Since they were such close friends, Copaken says, she eventually emailed Star reminding him of all the work she'd done on the pilot, and how she understood that work was supposed to be in exchange for a "written by" credit on her own script. She asked for a "story by" credit on the pilot to acknowledge the story's origin in her book Shutterbabe and her own expat life in Paris. Copaken says Star apologized for the oversight and said he'd tell the production company to fix its mistake and add her name as "staff writer" to the listing on IMDb, but he could not offer her a "story by" credit on the pilot, nor would he give her a job in the writers' room for the show's second season, thereby, in her mind, contradicting the terms of their oral arrangement.

The full statement provided to EW by Star's representative Monday said, "Deborah Copaken claims in her new memoir Ladyparts that Darren Star didn't credit her for her contributions to Emily in Paris. Her claim is blatantly false [and] has already been adjudicated by the [WGA] who determined her claims had no merit. Also, her claim is nonsensical — credits aren't for Darren Star to give (nor are they even for the studio or Netflix) — that's for the Guild to decide. And the Guild has spoken."

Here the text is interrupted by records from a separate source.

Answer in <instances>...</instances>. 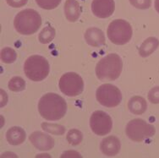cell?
Returning <instances> with one entry per match:
<instances>
[{
    "instance_id": "cell-1",
    "label": "cell",
    "mask_w": 159,
    "mask_h": 158,
    "mask_svg": "<svg viewBox=\"0 0 159 158\" xmlns=\"http://www.w3.org/2000/svg\"><path fill=\"white\" fill-rule=\"evenodd\" d=\"M38 111L43 119L49 121L61 119L66 113L67 104L64 98L56 93H47L38 102Z\"/></svg>"
},
{
    "instance_id": "cell-2",
    "label": "cell",
    "mask_w": 159,
    "mask_h": 158,
    "mask_svg": "<svg viewBox=\"0 0 159 158\" xmlns=\"http://www.w3.org/2000/svg\"><path fill=\"white\" fill-rule=\"evenodd\" d=\"M123 62L116 53H110L99 61L96 66V74L102 81H113L122 72Z\"/></svg>"
},
{
    "instance_id": "cell-3",
    "label": "cell",
    "mask_w": 159,
    "mask_h": 158,
    "mask_svg": "<svg viewBox=\"0 0 159 158\" xmlns=\"http://www.w3.org/2000/svg\"><path fill=\"white\" fill-rule=\"evenodd\" d=\"M42 25V18L37 11L31 9H24L16 15L14 26L21 35L36 33Z\"/></svg>"
},
{
    "instance_id": "cell-4",
    "label": "cell",
    "mask_w": 159,
    "mask_h": 158,
    "mask_svg": "<svg viewBox=\"0 0 159 158\" xmlns=\"http://www.w3.org/2000/svg\"><path fill=\"white\" fill-rule=\"evenodd\" d=\"M24 71L28 79L32 81H42L48 75L50 67L44 57L33 55L25 62Z\"/></svg>"
},
{
    "instance_id": "cell-5",
    "label": "cell",
    "mask_w": 159,
    "mask_h": 158,
    "mask_svg": "<svg viewBox=\"0 0 159 158\" xmlns=\"http://www.w3.org/2000/svg\"><path fill=\"white\" fill-rule=\"evenodd\" d=\"M107 34L109 40L113 44L125 45L131 39L133 30L129 22L119 19L114 20L109 24Z\"/></svg>"
},
{
    "instance_id": "cell-6",
    "label": "cell",
    "mask_w": 159,
    "mask_h": 158,
    "mask_svg": "<svg viewBox=\"0 0 159 158\" xmlns=\"http://www.w3.org/2000/svg\"><path fill=\"white\" fill-rule=\"evenodd\" d=\"M125 133L131 140L141 142L152 138L156 133V129L143 119H135L129 122L126 125Z\"/></svg>"
},
{
    "instance_id": "cell-7",
    "label": "cell",
    "mask_w": 159,
    "mask_h": 158,
    "mask_svg": "<svg viewBox=\"0 0 159 158\" xmlns=\"http://www.w3.org/2000/svg\"><path fill=\"white\" fill-rule=\"evenodd\" d=\"M96 97L99 103L107 107H115L122 100L120 90L111 84L100 85L97 90Z\"/></svg>"
},
{
    "instance_id": "cell-8",
    "label": "cell",
    "mask_w": 159,
    "mask_h": 158,
    "mask_svg": "<svg viewBox=\"0 0 159 158\" xmlns=\"http://www.w3.org/2000/svg\"><path fill=\"white\" fill-rule=\"evenodd\" d=\"M59 89L68 97H76L84 90L82 78L75 72L65 73L59 79Z\"/></svg>"
},
{
    "instance_id": "cell-9",
    "label": "cell",
    "mask_w": 159,
    "mask_h": 158,
    "mask_svg": "<svg viewBox=\"0 0 159 158\" xmlns=\"http://www.w3.org/2000/svg\"><path fill=\"white\" fill-rule=\"evenodd\" d=\"M90 126L92 132L99 136L110 133L113 127L111 117L103 111H95L90 118Z\"/></svg>"
},
{
    "instance_id": "cell-10",
    "label": "cell",
    "mask_w": 159,
    "mask_h": 158,
    "mask_svg": "<svg viewBox=\"0 0 159 158\" xmlns=\"http://www.w3.org/2000/svg\"><path fill=\"white\" fill-rule=\"evenodd\" d=\"M92 11L98 18H107L113 15L115 9L113 0H93L92 3Z\"/></svg>"
},
{
    "instance_id": "cell-11",
    "label": "cell",
    "mask_w": 159,
    "mask_h": 158,
    "mask_svg": "<svg viewBox=\"0 0 159 158\" xmlns=\"http://www.w3.org/2000/svg\"><path fill=\"white\" fill-rule=\"evenodd\" d=\"M29 139L31 144L40 151H49L52 150L54 146V140L52 137L40 131L33 132Z\"/></svg>"
},
{
    "instance_id": "cell-12",
    "label": "cell",
    "mask_w": 159,
    "mask_h": 158,
    "mask_svg": "<svg viewBox=\"0 0 159 158\" xmlns=\"http://www.w3.org/2000/svg\"><path fill=\"white\" fill-rule=\"evenodd\" d=\"M120 141L116 136L106 137L102 140L100 149L104 155L107 156H115L120 151Z\"/></svg>"
},
{
    "instance_id": "cell-13",
    "label": "cell",
    "mask_w": 159,
    "mask_h": 158,
    "mask_svg": "<svg viewBox=\"0 0 159 158\" xmlns=\"http://www.w3.org/2000/svg\"><path fill=\"white\" fill-rule=\"evenodd\" d=\"M85 40L92 47H100L105 44V36L103 31L96 27L89 28L85 32Z\"/></svg>"
},
{
    "instance_id": "cell-14",
    "label": "cell",
    "mask_w": 159,
    "mask_h": 158,
    "mask_svg": "<svg viewBox=\"0 0 159 158\" xmlns=\"http://www.w3.org/2000/svg\"><path fill=\"white\" fill-rule=\"evenodd\" d=\"M64 14L69 21L78 20L81 14V8L76 0H66L64 3Z\"/></svg>"
},
{
    "instance_id": "cell-15",
    "label": "cell",
    "mask_w": 159,
    "mask_h": 158,
    "mask_svg": "<svg viewBox=\"0 0 159 158\" xmlns=\"http://www.w3.org/2000/svg\"><path fill=\"white\" fill-rule=\"evenodd\" d=\"M6 139L10 145L18 146L23 143L25 140V132L20 127L15 126L7 131Z\"/></svg>"
},
{
    "instance_id": "cell-16",
    "label": "cell",
    "mask_w": 159,
    "mask_h": 158,
    "mask_svg": "<svg viewBox=\"0 0 159 158\" xmlns=\"http://www.w3.org/2000/svg\"><path fill=\"white\" fill-rule=\"evenodd\" d=\"M159 47V40L156 37H148L145 40L139 48V54L143 58H147L152 54Z\"/></svg>"
},
{
    "instance_id": "cell-17",
    "label": "cell",
    "mask_w": 159,
    "mask_h": 158,
    "mask_svg": "<svg viewBox=\"0 0 159 158\" xmlns=\"http://www.w3.org/2000/svg\"><path fill=\"white\" fill-rule=\"evenodd\" d=\"M129 112L135 115H141L147 111V103L146 100L141 97L135 96L129 100L128 103Z\"/></svg>"
},
{
    "instance_id": "cell-18",
    "label": "cell",
    "mask_w": 159,
    "mask_h": 158,
    "mask_svg": "<svg viewBox=\"0 0 159 158\" xmlns=\"http://www.w3.org/2000/svg\"><path fill=\"white\" fill-rule=\"evenodd\" d=\"M55 29L52 27L51 25H48L46 27H44L43 30L39 34V41L40 43L43 44H48L51 43L52 40L55 37Z\"/></svg>"
},
{
    "instance_id": "cell-19",
    "label": "cell",
    "mask_w": 159,
    "mask_h": 158,
    "mask_svg": "<svg viewBox=\"0 0 159 158\" xmlns=\"http://www.w3.org/2000/svg\"><path fill=\"white\" fill-rule=\"evenodd\" d=\"M43 129L51 134H56V135H62L65 132L64 126L60 124H48V123H43L42 124Z\"/></svg>"
},
{
    "instance_id": "cell-20",
    "label": "cell",
    "mask_w": 159,
    "mask_h": 158,
    "mask_svg": "<svg viewBox=\"0 0 159 158\" xmlns=\"http://www.w3.org/2000/svg\"><path fill=\"white\" fill-rule=\"evenodd\" d=\"M8 85H9V89L10 91L19 92V91H24L25 89V81L21 77L15 76L9 80Z\"/></svg>"
},
{
    "instance_id": "cell-21",
    "label": "cell",
    "mask_w": 159,
    "mask_h": 158,
    "mask_svg": "<svg viewBox=\"0 0 159 158\" xmlns=\"http://www.w3.org/2000/svg\"><path fill=\"white\" fill-rule=\"evenodd\" d=\"M83 140V134L80 130L76 129H73L68 132L67 140L69 144L72 146H77L79 145Z\"/></svg>"
},
{
    "instance_id": "cell-22",
    "label": "cell",
    "mask_w": 159,
    "mask_h": 158,
    "mask_svg": "<svg viewBox=\"0 0 159 158\" xmlns=\"http://www.w3.org/2000/svg\"><path fill=\"white\" fill-rule=\"evenodd\" d=\"M17 58V54L14 49L5 47L1 51V59L5 64H12Z\"/></svg>"
},
{
    "instance_id": "cell-23",
    "label": "cell",
    "mask_w": 159,
    "mask_h": 158,
    "mask_svg": "<svg viewBox=\"0 0 159 158\" xmlns=\"http://www.w3.org/2000/svg\"><path fill=\"white\" fill-rule=\"evenodd\" d=\"M37 5L44 9H53L61 3V0H36Z\"/></svg>"
},
{
    "instance_id": "cell-24",
    "label": "cell",
    "mask_w": 159,
    "mask_h": 158,
    "mask_svg": "<svg viewBox=\"0 0 159 158\" xmlns=\"http://www.w3.org/2000/svg\"><path fill=\"white\" fill-rule=\"evenodd\" d=\"M132 6L139 9H147L151 7V0H129Z\"/></svg>"
},
{
    "instance_id": "cell-25",
    "label": "cell",
    "mask_w": 159,
    "mask_h": 158,
    "mask_svg": "<svg viewBox=\"0 0 159 158\" xmlns=\"http://www.w3.org/2000/svg\"><path fill=\"white\" fill-rule=\"evenodd\" d=\"M148 100L153 104L159 103V86H156L154 88L151 89L148 92Z\"/></svg>"
},
{
    "instance_id": "cell-26",
    "label": "cell",
    "mask_w": 159,
    "mask_h": 158,
    "mask_svg": "<svg viewBox=\"0 0 159 158\" xmlns=\"http://www.w3.org/2000/svg\"><path fill=\"white\" fill-rule=\"evenodd\" d=\"M7 3L13 8H20L27 3L28 0H6Z\"/></svg>"
},
{
    "instance_id": "cell-27",
    "label": "cell",
    "mask_w": 159,
    "mask_h": 158,
    "mask_svg": "<svg viewBox=\"0 0 159 158\" xmlns=\"http://www.w3.org/2000/svg\"><path fill=\"white\" fill-rule=\"evenodd\" d=\"M61 157H81V156L80 155L79 153L76 151H65L64 153H63L61 156Z\"/></svg>"
},
{
    "instance_id": "cell-28",
    "label": "cell",
    "mask_w": 159,
    "mask_h": 158,
    "mask_svg": "<svg viewBox=\"0 0 159 158\" xmlns=\"http://www.w3.org/2000/svg\"><path fill=\"white\" fill-rule=\"evenodd\" d=\"M154 6H155V9H156L157 12L159 14V0H155Z\"/></svg>"
}]
</instances>
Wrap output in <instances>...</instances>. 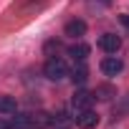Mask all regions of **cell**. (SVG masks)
<instances>
[{"label":"cell","mask_w":129,"mask_h":129,"mask_svg":"<svg viewBox=\"0 0 129 129\" xmlns=\"http://www.w3.org/2000/svg\"><path fill=\"white\" fill-rule=\"evenodd\" d=\"M63 33L71 36V38H81V36L86 33V23H84V20H69L66 28H63Z\"/></svg>","instance_id":"8992f818"},{"label":"cell","mask_w":129,"mask_h":129,"mask_svg":"<svg viewBox=\"0 0 129 129\" xmlns=\"http://www.w3.org/2000/svg\"><path fill=\"white\" fill-rule=\"evenodd\" d=\"M119 20H121V23H124V25L129 28V15H119Z\"/></svg>","instance_id":"7c38bea8"},{"label":"cell","mask_w":129,"mask_h":129,"mask_svg":"<svg viewBox=\"0 0 129 129\" xmlns=\"http://www.w3.org/2000/svg\"><path fill=\"white\" fill-rule=\"evenodd\" d=\"M89 53H91V48H89L86 43H74V46L69 48V56H71L74 61H79V63H84Z\"/></svg>","instance_id":"52a82bcc"},{"label":"cell","mask_w":129,"mask_h":129,"mask_svg":"<svg viewBox=\"0 0 129 129\" xmlns=\"http://www.w3.org/2000/svg\"><path fill=\"white\" fill-rule=\"evenodd\" d=\"M51 126V116L46 111H28L10 121V129H46Z\"/></svg>","instance_id":"6da1fadb"},{"label":"cell","mask_w":129,"mask_h":129,"mask_svg":"<svg viewBox=\"0 0 129 129\" xmlns=\"http://www.w3.org/2000/svg\"><path fill=\"white\" fill-rule=\"evenodd\" d=\"M76 126L81 129H96L99 126V114L94 109H81L76 111Z\"/></svg>","instance_id":"3957f363"},{"label":"cell","mask_w":129,"mask_h":129,"mask_svg":"<svg viewBox=\"0 0 129 129\" xmlns=\"http://www.w3.org/2000/svg\"><path fill=\"white\" fill-rule=\"evenodd\" d=\"M121 69H124V63L116 56H106L101 61V74H106V76H116V74H121Z\"/></svg>","instance_id":"5b68a950"},{"label":"cell","mask_w":129,"mask_h":129,"mask_svg":"<svg viewBox=\"0 0 129 129\" xmlns=\"http://www.w3.org/2000/svg\"><path fill=\"white\" fill-rule=\"evenodd\" d=\"M91 3H96V0H91ZM99 3H109V0H99Z\"/></svg>","instance_id":"4fadbf2b"},{"label":"cell","mask_w":129,"mask_h":129,"mask_svg":"<svg viewBox=\"0 0 129 129\" xmlns=\"http://www.w3.org/2000/svg\"><path fill=\"white\" fill-rule=\"evenodd\" d=\"M15 111H18V101H15V96L0 94V114H15Z\"/></svg>","instance_id":"9c48e42d"},{"label":"cell","mask_w":129,"mask_h":129,"mask_svg":"<svg viewBox=\"0 0 129 129\" xmlns=\"http://www.w3.org/2000/svg\"><path fill=\"white\" fill-rule=\"evenodd\" d=\"M96 96H99V99H111V96H114V89H111V86H99V89H96Z\"/></svg>","instance_id":"8fae6325"},{"label":"cell","mask_w":129,"mask_h":129,"mask_svg":"<svg viewBox=\"0 0 129 129\" xmlns=\"http://www.w3.org/2000/svg\"><path fill=\"white\" fill-rule=\"evenodd\" d=\"M99 48L106 51V53H116V51L121 48V38L114 36V33H104V36L99 38Z\"/></svg>","instance_id":"277c9868"},{"label":"cell","mask_w":129,"mask_h":129,"mask_svg":"<svg viewBox=\"0 0 129 129\" xmlns=\"http://www.w3.org/2000/svg\"><path fill=\"white\" fill-rule=\"evenodd\" d=\"M43 74H46V79H51V81L63 79V76L69 74L66 61H63V58H58V56H51V58L46 61V66H43Z\"/></svg>","instance_id":"7a4b0ae2"},{"label":"cell","mask_w":129,"mask_h":129,"mask_svg":"<svg viewBox=\"0 0 129 129\" xmlns=\"http://www.w3.org/2000/svg\"><path fill=\"white\" fill-rule=\"evenodd\" d=\"M91 101H94V94H89V91H79L76 96H74V109L76 111H81V109H91Z\"/></svg>","instance_id":"ba28073f"},{"label":"cell","mask_w":129,"mask_h":129,"mask_svg":"<svg viewBox=\"0 0 129 129\" xmlns=\"http://www.w3.org/2000/svg\"><path fill=\"white\" fill-rule=\"evenodd\" d=\"M71 79H74V84H84V81L89 79V71H86V66H84V63H79V66L71 71Z\"/></svg>","instance_id":"30bf717a"}]
</instances>
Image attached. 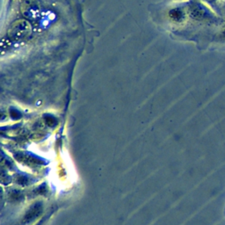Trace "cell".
<instances>
[{
    "label": "cell",
    "instance_id": "cell-1",
    "mask_svg": "<svg viewBox=\"0 0 225 225\" xmlns=\"http://www.w3.org/2000/svg\"><path fill=\"white\" fill-rule=\"evenodd\" d=\"M31 34V26L26 20H18L8 31V35L12 40H22Z\"/></svg>",
    "mask_w": 225,
    "mask_h": 225
},
{
    "label": "cell",
    "instance_id": "cell-2",
    "mask_svg": "<svg viewBox=\"0 0 225 225\" xmlns=\"http://www.w3.org/2000/svg\"><path fill=\"white\" fill-rule=\"evenodd\" d=\"M189 15L196 20L204 19L208 15L207 9L201 4H193L189 7Z\"/></svg>",
    "mask_w": 225,
    "mask_h": 225
},
{
    "label": "cell",
    "instance_id": "cell-3",
    "mask_svg": "<svg viewBox=\"0 0 225 225\" xmlns=\"http://www.w3.org/2000/svg\"><path fill=\"white\" fill-rule=\"evenodd\" d=\"M38 6L35 4V0H24L23 2V6H22V11L27 16H33L35 15L37 12Z\"/></svg>",
    "mask_w": 225,
    "mask_h": 225
},
{
    "label": "cell",
    "instance_id": "cell-4",
    "mask_svg": "<svg viewBox=\"0 0 225 225\" xmlns=\"http://www.w3.org/2000/svg\"><path fill=\"white\" fill-rule=\"evenodd\" d=\"M170 17L178 22H181L185 19V13L180 8H175L170 11Z\"/></svg>",
    "mask_w": 225,
    "mask_h": 225
},
{
    "label": "cell",
    "instance_id": "cell-5",
    "mask_svg": "<svg viewBox=\"0 0 225 225\" xmlns=\"http://www.w3.org/2000/svg\"><path fill=\"white\" fill-rule=\"evenodd\" d=\"M207 1H209V2H210V3H212V2H215L216 0H207Z\"/></svg>",
    "mask_w": 225,
    "mask_h": 225
},
{
    "label": "cell",
    "instance_id": "cell-6",
    "mask_svg": "<svg viewBox=\"0 0 225 225\" xmlns=\"http://www.w3.org/2000/svg\"><path fill=\"white\" fill-rule=\"evenodd\" d=\"M224 34H225V30H224Z\"/></svg>",
    "mask_w": 225,
    "mask_h": 225
}]
</instances>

In the months after Emily in Paris debuted on Netflix, and amid the rise of the Black Lives Matter movement, Copaken writes that she found a new perspective on the show and her experience with Star. "Darren can keep Emily," she writes. "I can no longer empathize with or write dialogue for a white woman selling luxury whiteness to other white people. At some point, I'd told him early on as we were working on the pilot, Emily would have to have her come-to-Jesus moment, when she realizes she is selling air to those who can already breathe. When she actually sees Paris for Paris: a multicultural melting pot where real people, who have critical life lessons to teach her, reside."

In an interview with The Pop Culture Spotlight's Jessica Shaw on Sirius XM Stars, Copaken said she has to be "very careful" when discussing the situation, and that "losing the friendship was far more difficult than losing any credit on a show."